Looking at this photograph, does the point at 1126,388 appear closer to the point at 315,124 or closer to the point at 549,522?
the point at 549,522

---+---

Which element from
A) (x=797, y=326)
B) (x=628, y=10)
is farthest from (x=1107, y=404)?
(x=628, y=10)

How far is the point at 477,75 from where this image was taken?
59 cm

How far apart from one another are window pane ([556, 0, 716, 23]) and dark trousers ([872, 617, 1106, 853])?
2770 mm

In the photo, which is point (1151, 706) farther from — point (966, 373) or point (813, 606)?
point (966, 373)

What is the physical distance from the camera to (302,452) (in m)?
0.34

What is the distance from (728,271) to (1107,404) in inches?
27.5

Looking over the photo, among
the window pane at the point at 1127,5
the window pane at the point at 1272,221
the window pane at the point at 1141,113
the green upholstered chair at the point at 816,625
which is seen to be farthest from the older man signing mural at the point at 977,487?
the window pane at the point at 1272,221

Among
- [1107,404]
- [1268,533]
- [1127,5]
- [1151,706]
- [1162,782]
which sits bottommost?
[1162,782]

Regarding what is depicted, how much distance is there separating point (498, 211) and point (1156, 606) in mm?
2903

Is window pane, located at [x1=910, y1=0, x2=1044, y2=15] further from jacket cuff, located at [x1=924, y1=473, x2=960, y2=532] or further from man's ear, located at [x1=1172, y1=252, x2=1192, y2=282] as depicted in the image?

---+---

List each line from the rows above that contains the word "window".

How far apart from one another are window pane ([556, 0, 716, 23]) and dark trousers ([872, 617, 1106, 853])?
the window pane at the point at 1127,5
the window pane at the point at 1272,221
the window pane at the point at 1141,113
the window pane at the point at 1272,221
Is window pane, located at [x1=910, y1=0, x2=1044, y2=15] further from jacket cuff, located at [x1=924, y1=473, x2=960, y2=532] or further from man's ear, located at [x1=1172, y1=252, x2=1192, y2=282] as depicted in the image?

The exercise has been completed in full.